Big powers play at night
For national interest, if not for anything else, New Delhi can quietly ask Myanmar for a favour — have Ms Suu Kyi released — for which the junta can take all credit while ‘mysteriously’ enhancing their friendship with India.india Updated: Aug 12, 2009 23:32 IST
It is in the nature of totalitarian regimes to behave absurdly. Thus the ‘un-logic’ of the Queen of Hearts in Alice in Wonderland when she regularly shouts out ‘Off with his head!’ “without even looking around”. Thus the pet project of the Myanmarese junta to keep Burmese democracy leader Aung San Suu Kyi in jail without — and here’s the twist — giving up on a show of kindness. Even as authorities in the military capital of Naypyidaw acted predictably by ensuring that Ms Suu Kyi continues to remain in custody in Yangon, they ‘intervened’ to cut a three-year imprisonment to an 18-month house arrest.

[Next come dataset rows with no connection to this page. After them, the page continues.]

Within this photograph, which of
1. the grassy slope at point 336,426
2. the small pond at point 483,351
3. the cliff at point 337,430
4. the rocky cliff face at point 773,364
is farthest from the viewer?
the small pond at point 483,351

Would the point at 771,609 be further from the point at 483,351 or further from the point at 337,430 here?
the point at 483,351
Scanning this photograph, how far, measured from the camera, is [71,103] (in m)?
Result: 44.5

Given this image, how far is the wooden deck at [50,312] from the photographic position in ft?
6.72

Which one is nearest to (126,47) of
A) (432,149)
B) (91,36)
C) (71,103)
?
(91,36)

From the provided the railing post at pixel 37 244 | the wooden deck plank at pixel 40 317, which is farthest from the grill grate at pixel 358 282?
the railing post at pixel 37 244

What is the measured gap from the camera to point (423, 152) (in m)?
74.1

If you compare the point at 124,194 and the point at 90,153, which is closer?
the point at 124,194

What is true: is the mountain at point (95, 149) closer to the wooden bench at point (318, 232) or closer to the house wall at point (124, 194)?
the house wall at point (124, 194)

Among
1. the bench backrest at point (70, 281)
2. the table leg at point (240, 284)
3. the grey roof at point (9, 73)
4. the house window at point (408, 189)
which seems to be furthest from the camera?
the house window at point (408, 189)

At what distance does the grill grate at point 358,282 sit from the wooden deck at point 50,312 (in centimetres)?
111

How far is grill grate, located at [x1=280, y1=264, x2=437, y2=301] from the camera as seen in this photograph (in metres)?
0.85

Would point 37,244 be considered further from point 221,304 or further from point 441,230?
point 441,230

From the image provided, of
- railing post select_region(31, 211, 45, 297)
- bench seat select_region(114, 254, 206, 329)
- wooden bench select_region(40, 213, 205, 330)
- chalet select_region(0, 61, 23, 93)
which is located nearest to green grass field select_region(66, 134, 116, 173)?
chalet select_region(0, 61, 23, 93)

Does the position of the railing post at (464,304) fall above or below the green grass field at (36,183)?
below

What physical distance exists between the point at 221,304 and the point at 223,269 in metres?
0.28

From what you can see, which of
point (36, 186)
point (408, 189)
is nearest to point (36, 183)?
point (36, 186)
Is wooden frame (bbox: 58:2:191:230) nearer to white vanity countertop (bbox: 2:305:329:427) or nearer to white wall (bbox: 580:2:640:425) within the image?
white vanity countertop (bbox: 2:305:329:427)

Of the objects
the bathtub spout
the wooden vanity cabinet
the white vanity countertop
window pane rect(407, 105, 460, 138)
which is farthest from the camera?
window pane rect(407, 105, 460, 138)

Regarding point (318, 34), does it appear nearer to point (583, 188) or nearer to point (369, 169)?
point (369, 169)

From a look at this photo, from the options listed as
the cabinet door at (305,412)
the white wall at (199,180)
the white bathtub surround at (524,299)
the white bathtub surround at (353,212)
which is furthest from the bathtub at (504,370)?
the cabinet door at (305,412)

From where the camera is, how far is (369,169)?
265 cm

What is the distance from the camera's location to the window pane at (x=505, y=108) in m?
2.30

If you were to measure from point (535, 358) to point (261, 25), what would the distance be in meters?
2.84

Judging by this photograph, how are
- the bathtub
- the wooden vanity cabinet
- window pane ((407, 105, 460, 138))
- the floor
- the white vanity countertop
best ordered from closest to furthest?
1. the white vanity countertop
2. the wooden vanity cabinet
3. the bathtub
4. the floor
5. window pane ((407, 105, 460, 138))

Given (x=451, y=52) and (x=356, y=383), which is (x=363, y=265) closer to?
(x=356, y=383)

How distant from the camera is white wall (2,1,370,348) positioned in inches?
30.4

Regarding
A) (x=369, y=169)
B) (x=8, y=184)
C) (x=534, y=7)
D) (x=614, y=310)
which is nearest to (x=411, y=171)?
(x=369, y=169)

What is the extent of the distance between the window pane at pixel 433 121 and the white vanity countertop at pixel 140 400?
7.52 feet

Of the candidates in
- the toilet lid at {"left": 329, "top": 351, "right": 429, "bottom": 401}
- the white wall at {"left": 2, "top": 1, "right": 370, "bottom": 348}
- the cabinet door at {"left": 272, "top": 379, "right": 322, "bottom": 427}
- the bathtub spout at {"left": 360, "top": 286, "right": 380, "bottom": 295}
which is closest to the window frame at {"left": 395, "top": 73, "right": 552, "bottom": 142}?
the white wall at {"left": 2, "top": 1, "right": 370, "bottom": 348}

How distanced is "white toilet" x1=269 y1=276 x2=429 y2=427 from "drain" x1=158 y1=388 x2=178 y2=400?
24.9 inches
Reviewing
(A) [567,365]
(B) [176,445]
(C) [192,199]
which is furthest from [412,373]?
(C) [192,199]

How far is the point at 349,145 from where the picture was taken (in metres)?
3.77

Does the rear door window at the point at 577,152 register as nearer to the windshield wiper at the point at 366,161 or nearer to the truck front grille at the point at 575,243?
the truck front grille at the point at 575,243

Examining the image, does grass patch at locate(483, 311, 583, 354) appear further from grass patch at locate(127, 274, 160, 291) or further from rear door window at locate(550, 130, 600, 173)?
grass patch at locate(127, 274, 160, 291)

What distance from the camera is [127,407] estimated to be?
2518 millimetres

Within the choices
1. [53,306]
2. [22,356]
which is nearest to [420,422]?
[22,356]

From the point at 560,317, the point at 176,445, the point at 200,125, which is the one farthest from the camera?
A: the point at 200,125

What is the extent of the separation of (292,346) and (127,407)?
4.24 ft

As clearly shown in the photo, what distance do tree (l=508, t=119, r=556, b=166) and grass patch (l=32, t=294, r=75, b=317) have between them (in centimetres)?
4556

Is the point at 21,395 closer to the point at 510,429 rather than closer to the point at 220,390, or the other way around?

The democracy leader has served nearly 14 years in captivity. Coming as the judgement and its modification does a month after UN Secretary General Ban Ki Moon demanded that political prisoners be freed before the 2010 elections, Tuesday’s verdict is a snub of international opinion. But how does the real international community — by which one can mean influencing neighbours China and India — get the Myanmarese junta to ease up against Ms Suu Kyi? More importantly, can India do anything? The question of whether New Delhi can apply any pressure on Myanmar is, of course, predated by the question of whether it wants to do anything. Much Irrawady water has flown under the bridge since P.V. Narasimha Rao engaged with the junta under his prime ministership.
Not only does New Delhi today acknowledge the geo-political importance of Myanmar, especially when the ‘Chinese embrace’ during India’s non-engagement is factored in, but the anti-democratic neighbour has also served national security interest, especially in assisting anti-insurgency operations in the north-eastern parts of India. What has happened over the years is a double-approach — not a taboo in diplomacy — where pro-democracy statements have been made vis-a-vis Ms Suu Kyi and her supporters while continuing to engage with the Myanmarese authorities. As a nation always hankering for Big Power status but never making Big Power moves, it’s time New Delhi flips its double-approach around by engaging more openly with the authorities and covertly pushing its friends in Naypyidaw to show some signs that the world’s biggest democracy can have some influence with its undemocratic neighbour. For national interest, if not for anything else, New Delhi can quietly ask Myanmar for a favour — have Ms Suu Kyi released — for which the junta can take all credit while ‘mysteriously’ enhancing their friendship with India.